While sitting in on a session at Apple’s Worldwide Developers Conference last year, Nick Frey, Chris Galzerano, and Veeral Patel got an itch to make something. As part of iOS 7, Apple had introduced “Multipeer Connectivity,” a framework for communicating with nearby devices.

Frey and his friends were at WWDC on student scholarships given by Apple, a tradition that provides the opportunity for hundreds of grade school and college students to attend the expensive conference for free each year.

Nearly a year later, the result of their shared itch is Audibly, a nifty iPhone app that can chain together iPhones to create a wireless sound system.

“We got up and left during the session from the front row because we were so excited to do something with the technology, and after some brainstorming this idea just came to us,” Frey told Cult of Mac, referring to when the idea for Audibly was born at WWDC last year.

By creating a peer-to-peer WiFi network that other iPhones can join, one person can play music from an iPhone and have it stream to all connected iPhones simultaneously. The host device acts as the broadcaster, and other devices join as listeners. Music needs to be locally stored on the broadcasting device for things to work smoothly.

One person can play music from an iPhone and have it stream to all connected iPhones simultaneously

“By the end of the week, we ended up having a really barebones prototype that played preinstalled songs with basically one device acting as a remote,” says Frey. “We demoed it to some engineers, and decided to keep going with the idea.”

Development of the app took longer than expected. But it gave the team an opportunity to dive into some of Apple’s core APIs and learn a lot about audio streaming, which Frey describes as an “immense learning experience.”

In an age where it seems like everything is connected via Bluetooth, it’s curious that Audibly works over WiFi. Frey and his team found that Bluetooth’s data transfer speeds are still not fast enough for streaming audio to multiple devices at once. But any iOS device that’s new enough to have a Lightning port can use peer-to-peer networking, which is much smoother for Audibly’s purpose.
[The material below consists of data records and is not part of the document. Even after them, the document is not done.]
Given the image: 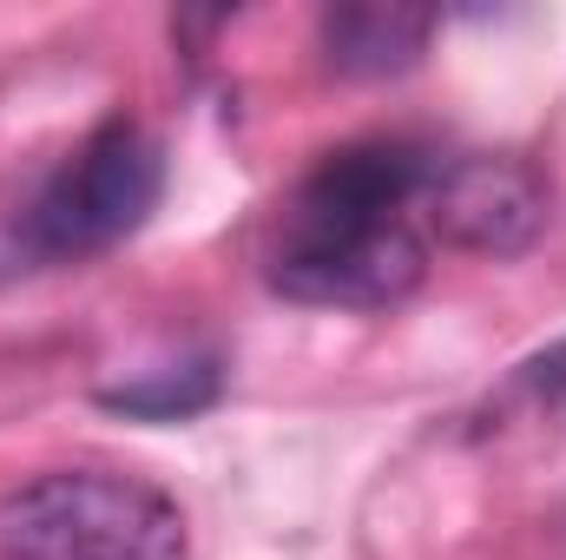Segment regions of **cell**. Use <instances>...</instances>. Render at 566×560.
I'll use <instances>...</instances> for the list:
<instances>
[{"label":"cell","instance_id":"277c9868","mask_svg":"<svg viewBox=\"0 0 566 560\" xmlns=\"http://www.w3.org/2000/svg\"><path fill=\"white\" fill-rule=\"evenodd\" d=\"M422 205H428V231L448 251H468V258H521L547 231V211H554L547 178L514 152L434 158Z\"/></svg>","mask_w":566,"mask_h":560},{"label":"cell","instance_id":"52a82bcc","mask_svg":"<svg viewBox=\"0 0 566 560\" xmlns=\"http://www.w3.org/2000/svg\"><path fill=\"white\" fill-rule=\"evenodd\" d=\"M514 396H521L534 416L566 422V336L554 350H541V356H527V363L514 370Z\"/></svg>","mask_w":566,"mask_h":560},{"label":"cell","instance_id":"6da1fadb","mask_svg":"<svg viewBox=\"0 0 566 560\" xmlns=\"http://www.w3.org/2000/svg\"><path fill=\"white\" fill-rule=\"evenodd\" d=\"M0 560H185V515L139 475L53 468L0 501Z\"/></svg>","mask_w":566,"mask_h":560},{"label":"cell","instance_id":"3957f363","mask_svg":"<svg viewBox=\"0 0 566 560\" xmlns=\"http://www.w3.org/2000/svg\"><path fill=\"white\" fill-rule=\"evenodd\" d=\"M165 191V158L133 120H106L93 139L40 185L27 205V245L40 258H93L133 238L158 211Z\"/></svg>","mask_w":566,"mask_h":560},{"label":"cell","instance_id":"7a4b0ae2","mask_svg":"<svg viewBox=\"0 0 566 560\" xmlns=\"http://www.w3.org/2000/svg\"><path fill=\"white\" fill-rule=\"evenodd\" d=\"M264 278L290 303L389 310L428 278V245L409 218H310L283 205Z\"/></svg>","mask_w":566,"mask_h":560},{"label":"cell","instance_id":"8992f818","mask_svg":"<svg viewBox=\"0 0 566 560\" xmlns=\"http://www.w3.org/2000/svg\"><path fill=\"white\" fill-rule=\"evenodd\" d=\"M218 390H224L218 363L198 356V363L151 370V376H139V383H113V390H99V409L133 416V422H191V416H205V409L218 403Z\"/></svg>","mask_w":566,"mask_h":560},{"label":"cell","instance_id":"5b68a950","mask_svg":"<svg viewBox=\"0 0 566 560\" xmlns=\"http://www.w3.org/2000/svg\"><path fill=\"white\" fill-rule=\"evenodd\" d=\"M434 40V13L402 0H343L323 13V60L343 80H389L409 73Z\"/></svg>","mask_w":566,"mask_h":560}]
</instances>
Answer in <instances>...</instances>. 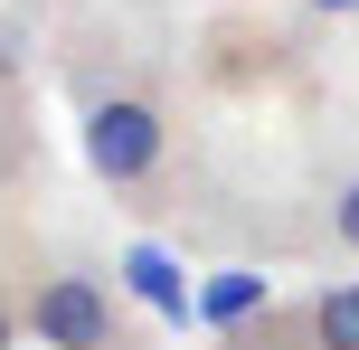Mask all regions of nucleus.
<instances>
[{
    "label": "nucleus",
    "instance_id": "nucleus-1",
    "mask_svg": "<svg viewBox=\"0 0 359 350\" xmlns=\"http://www.w3.org/2000/svg\"><path fill=\"white\" fill-rule=\"evenodd\" d=\"M86 170L114 180V189L151 180V170H161V114H151L142 95H104V105L86 114Z\"/></svg>",
    "mask_w": 359,
    "mask_h": 350
},
{
    "label": "nucleus",
    "instance_id": "nucleus-2",
    "mask_svg": "<svg viewBox=\"0 0 359 350\" xmlns=\"http://www.w3.org/2000/svg\"><path fill=\"white\" fill-rule=\"evenodd\" d=\"M29 332L48 350H114V303H104V284H86V275H48L29 294Z\"/></svg>",
    "mask_w": 359,
    "mask_h": 350
},
{
    "label": "nucleus",
    "instance_id": "nucleus-3",
    "mask_svg": "<svg viewBox=\"0 0 359 350\" xmlns=\"http://www.w3.org/2000/svg\"><path fill=\"white\" fill-rule=\"evenodd\" d=\"M312 350H359V284H331V294H312Z\"/></svg>",
    "mask_w": 359,
    "mask_h": 350
},
{
    "label": "nucleus",
    "instance_id": "nucleus-4",
    "mask_svg": "<svg viewBox=\"0 0 359 350\" xmlns=\"http://www.w3.org/2000/svg\"><path fill=\"white\" fill-rule=\"evenodd\" d=\"M133 284H142V294L161 303V313H180V284H170V265L151 256V246H142V256H133Z\"/></svg>",
    "mask_w": 359,
    "mask_h": 350
},
{
    "label": "nucleus",
    "instance_id": "nucleus-5",
    "mask_svg": "<svg viewBox=\"0 0 359 350\" xmlns=\"http://www.w3.org/2000/svg\"><path fill=\"white\" fill-rule=\"evenodd\" d=\"M255 294H265V284H255V275H227V284H217V294H208V313H217V322H236V313H246Z\"/></svg>",
    "mask_w": 359,
    "mask_h": 350
},
{
    "label": "nucleus",
    "instance_id": "nucleus-6",
    "mask_svg": "<svg viewBox=\"0 0 359 350\" xmlns=\"http://www.w3.org/2000/svg\"><path fill=\"white\" fill-rule=\"evenodd\" d=\"M331 227H341V246H359V180H341V199H331Z\"/></svg>",
    "mask_w": 359,
    "mask_h": 350
},
{
    "label": "nucleus",
    "instance_id": "nucleus-7",
    "mask_svg": "<svg viewBox=\"0 0 359 350\" xmlns=\"http://www.w3.org/2000/svg\"><path fill=\"white\" fill-rule=\"evenodd\" d=\"M303 10H322V19H341V10H350V19H359V0H303Z\"/></svg>",
    "mask_w": 359,
    "mask_h": 350
},
{
    "label": "nucleus",
    "instance_id": "nucleus-8",
    "mask_svg": "<svg viewBox=\"0 0 359 350\" xmlns=\"http://www.w3.org/2000/svg\"><path fill=\"white\" fill-rule=\"evenodd\" d=\"M0 350H10V322H0Z\"/></svg>",
    "mask_w": 359,
    "mask_h": 350
}]
</instances>
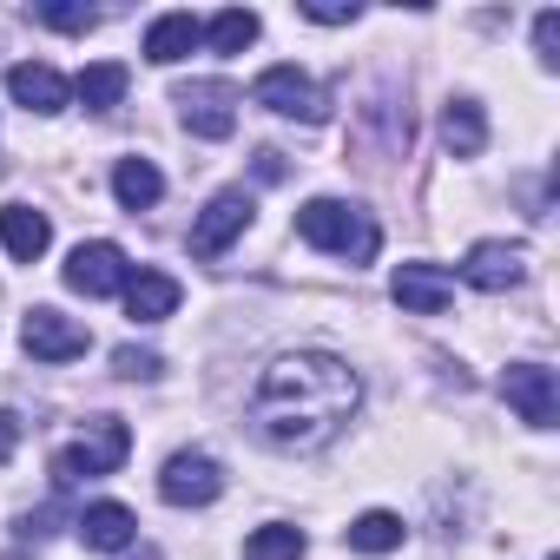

At first glance, the idea behind the app, which launched in the App Store last month for free, seems a little gimmicky. But its creators and users have found some real use cases. Frey explains that one user plays the same music for he and his wife during their morning jog each day.

Frey lists a couple more scenarios where the app could come in handy. You could be sitting in class with headphones on and a group of people could listen to the same music from your iPhone. Long car rides with the family could be made more bearable by sharing music with your sibling in the backseat.

Get enough iPhones together in the right place, and Frey believes that Audibly could facilitate a party. “On a larger scale, you could output music to a line of cars with their stereos blaring and really make some noise.”